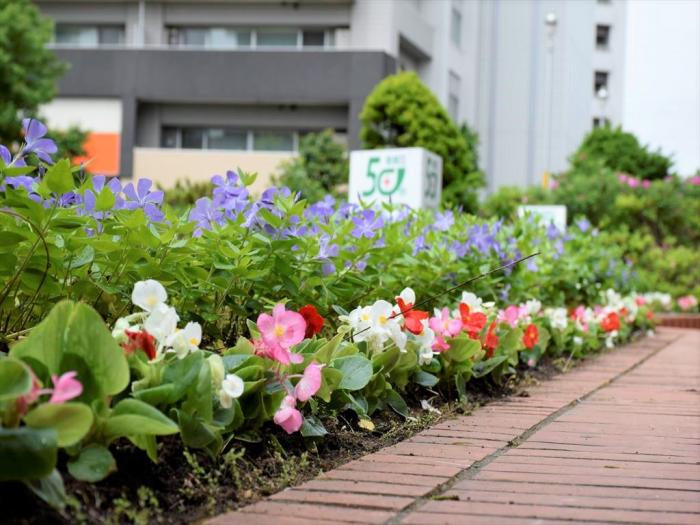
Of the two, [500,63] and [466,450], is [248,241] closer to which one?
[466,450]

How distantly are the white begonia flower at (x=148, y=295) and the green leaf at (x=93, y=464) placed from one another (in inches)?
17.8

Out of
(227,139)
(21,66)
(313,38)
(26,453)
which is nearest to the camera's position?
(26,453)

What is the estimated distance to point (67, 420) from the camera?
1.98 metres

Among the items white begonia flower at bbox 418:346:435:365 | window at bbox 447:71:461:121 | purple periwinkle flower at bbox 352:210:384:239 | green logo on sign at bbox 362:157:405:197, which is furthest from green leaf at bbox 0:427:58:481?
window at bbox 447:71:461:121

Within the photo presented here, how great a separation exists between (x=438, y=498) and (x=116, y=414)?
74 centimetres

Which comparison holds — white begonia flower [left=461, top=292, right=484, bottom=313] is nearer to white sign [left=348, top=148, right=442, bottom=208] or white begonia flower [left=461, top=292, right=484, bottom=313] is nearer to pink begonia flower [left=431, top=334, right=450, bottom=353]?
pink begonia flower [left=431, top=334, right=450, bottom=353]

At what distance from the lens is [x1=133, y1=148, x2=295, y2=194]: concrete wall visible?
2730cm

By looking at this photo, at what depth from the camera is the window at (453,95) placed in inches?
1153

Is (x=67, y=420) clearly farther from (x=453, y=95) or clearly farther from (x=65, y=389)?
(x=453, y=95)

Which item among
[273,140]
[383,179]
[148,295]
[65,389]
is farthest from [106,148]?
[65,389]

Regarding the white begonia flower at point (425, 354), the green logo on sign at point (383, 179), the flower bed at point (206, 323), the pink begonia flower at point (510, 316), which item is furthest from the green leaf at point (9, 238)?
the green logo on sign at point (383, 179)

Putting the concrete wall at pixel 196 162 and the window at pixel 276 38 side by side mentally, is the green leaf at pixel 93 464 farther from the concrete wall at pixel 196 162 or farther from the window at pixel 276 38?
the window at pixel 276 38

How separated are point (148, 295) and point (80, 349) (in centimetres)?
39

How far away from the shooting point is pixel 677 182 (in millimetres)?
16312
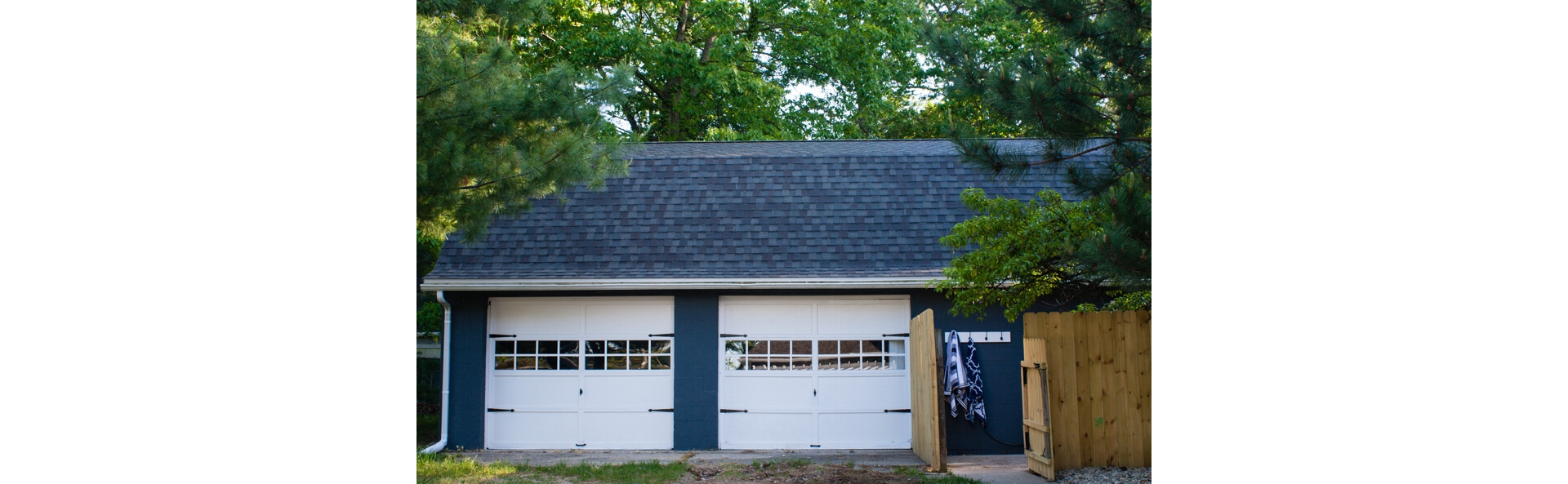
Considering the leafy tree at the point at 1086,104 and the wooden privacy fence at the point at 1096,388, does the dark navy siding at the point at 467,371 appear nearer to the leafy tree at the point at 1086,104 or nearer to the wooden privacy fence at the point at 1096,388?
the wooden privacy fence at the point at 1096,388

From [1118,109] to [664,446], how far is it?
6.42 m

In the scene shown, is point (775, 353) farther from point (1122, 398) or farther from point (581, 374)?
point (1122, 398)

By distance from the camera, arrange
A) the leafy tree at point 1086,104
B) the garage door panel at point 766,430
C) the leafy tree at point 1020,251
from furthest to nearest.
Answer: the garage door panel at point 766,430 < the leafy tree at point 1020,251 < the leafy tree at point 1086,104

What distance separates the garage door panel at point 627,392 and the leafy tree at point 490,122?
262 cm

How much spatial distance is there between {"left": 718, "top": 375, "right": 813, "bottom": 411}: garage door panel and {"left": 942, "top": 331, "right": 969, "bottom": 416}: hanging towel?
1.58m

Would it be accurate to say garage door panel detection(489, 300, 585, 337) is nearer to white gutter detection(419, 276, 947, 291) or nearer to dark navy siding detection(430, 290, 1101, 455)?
dark navy siding detection(430, 290, 1101, 455)

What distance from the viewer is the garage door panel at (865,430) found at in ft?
34.3

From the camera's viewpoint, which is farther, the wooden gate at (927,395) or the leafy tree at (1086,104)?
the wooden gate at (927,395)

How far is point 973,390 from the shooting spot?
9.98 m

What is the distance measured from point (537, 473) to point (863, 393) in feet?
12.2

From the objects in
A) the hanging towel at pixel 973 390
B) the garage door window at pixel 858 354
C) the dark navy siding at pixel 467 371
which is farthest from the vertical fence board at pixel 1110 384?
the dark navy siding at pixel 467 371

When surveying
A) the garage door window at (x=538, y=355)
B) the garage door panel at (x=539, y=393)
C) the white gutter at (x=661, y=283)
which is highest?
the white gutter at (x=661, y=283)

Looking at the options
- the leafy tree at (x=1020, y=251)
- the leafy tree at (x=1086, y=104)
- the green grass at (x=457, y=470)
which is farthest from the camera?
the green grass at (x=457, y=470)
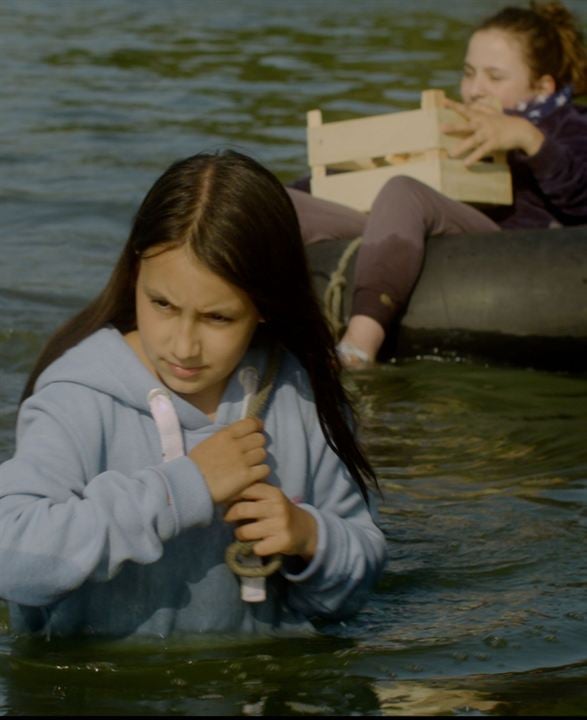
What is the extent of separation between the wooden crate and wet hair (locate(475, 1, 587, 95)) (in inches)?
26.2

» WRITTEN TASK
Reproduce all of the rows above word for word, with the pictures left out.

» EXERCISE RESULT
Of the two, [500,63] and [466,450], is [248,241] closer to which one?
[466,450]

How distantly are the white begonia flower at (x=148, y=295) and the green leaf at (x=93, y=464) placed from one another (in inches)?
17.8

Out of
(227,139)
(21,66)
(313,38)
(26,453)
which is nearest to the camera's position?
(26,453)

What is the estimated distance to point (67, 420) from the camera?
1.98 metres

Among the items white begonia flower at bbox 418:346:435:365 | window at bbox 447:71:461:121 | purple periwinkle flower at bbox 352:210:384:239 | green logo on sign at bbox 362:157:405:197, which is furthest from green leaf at bbox 0:427:58:481?
window at bbox 447:71:461:121

Within the photo presented here, how great a separation exists between (x=438, y=498) and (x=116, y=414)?
74 centimetres

Which comparison holds — white begonia flower [left=461, top=292, right=484, bottom=313] is nearer to white sign [left=348, top=148, right=442, bottom=208] or white begonia flower [left=461, top=292, right=484, bottom=313] is nearer to pink begonia flower [left=431, top=334, right=450, bottom=353]?
pink begonia flower [left=431, top=334, right=450, bottom=353]

At what distance from the lens is [x1=133, y1=148, x2=295, y2=194]: concrete wall visible?
2730cm

By looking at this photo, at what depth from the camera is the window at (453,95) placed in inches?
1153

Is (x=67, y=420) clearly farther from (x=453, y=95) or clearly farther from (x=65, y=389)?
(x=453, y=95)

Which item among
[273,140]
[383,179]
[148,295]
[65,389]
is farthest from [106,148]?
[65,389]

Regarding the white begonia flower at point (425, 354), the green logo on sign at point (383, 179), the flower bed at point (206, 323), the pink begonia flower at point (510, 316), which item is furthest from the green leaf at point (9, 238)?
the green logo on sign at point (383, 179)

Putting the concrete wall at pixel 196 162 and the window at pixel 276 38 side by side mentally, is the green leaf at pixel 93 464 farther from the concrete wall at pixel 196 162 or farther from the window at pixel 276 38?
the window at pixel 276 38

How separated are point (148, 295) and point (80, 349) (in centimetres)?
39

How far away from the shooting point is pixel 677 182 (in millimetres)?
16312
Considering the leafy tree at the point at 1086,104 and the wooden privacy fence at the point at 1096,388, does the dark navy siding at the point at 467,371 appear nearer to the leafy tree at the point at 1086,104 or nearer to the wooden privacy fence at the point at 1096,388?
the wooden privacy fence at the point at 1096,388

From [1118,109] to [664,446], how far is it?
6.42 m

In the scene shown, is point (775, 353) farther from point (1122, 398) or farther from point (581, 374)?
point (1122, 398)

By distance from the camera, arrange
A) the leafy tree at point 1086,104
B) the garage door panel at point 766,430
C) the leafy tree at point 1020,251
from furthest to nearest.
Answer: the garage door panel at point 766,430 < the leafy tree at point 1020,251 < the leafy tree at point 1086,104

What distance separates the garage door panel at point 627,392 and the leafy tree at point 490,122?
262 cm

How much spatial distance is there between {"left": 718, "top": 375, "right": 813, "bottom": 411}: garage door panel and {"left": 942, "top": 331, "right": 969, "bottom": 416}: hanging towel?
1.58m

Would it be accurate to say garage door panel detection(489, 300, 585, 337) is nearer to white gutter detection(419, 276, 947, 291) or nearer to dark navy siding detection(430, 290, 1101, 455)?
dark navy siding detection(430, 290, 1101, 455)

What distance from the viewer is the garage door panel at (865,430) found at in ft?
34.3

From the camera's viewpoint, which is farther, the wooden gate at (927,395) or the leafy tree at (1086,104)?
the wooden gate at (927,395)

How far is point 973,390 from the shooting spot?
9.98 m

What is the distance measured from point (537, 473) to point (863, 393) in feet?
12.2

From the objects in
A) the hanging towel at pixel 973 390
B) the garage door window at pixel 858 354
C) the dark navy siding at pixel 467 371
which is farthest from the vertical fence board at pixel 1110 384?
the dark navy siding at pixel 467 371

When surveying
A) the garage door window at (x=538, y=355)
B) the garage door panel at (x=539, y=393)
C) the white gutter at (x=661, y=283)
which is highest?
the white gutter at (x=661, y=283)

Looking at the options
- the leafy tree at (x=1020, y=251)
- the leafy tree at (x=1086, y=104)
- the green grass at (x=457, y=470)
which is farthest from the camera?
the green grass at (x=457, y=470)
What is the extent of separation between the wooden crate and wet hair (locate(475, 1, 587, 95)) (in inches)?
26.2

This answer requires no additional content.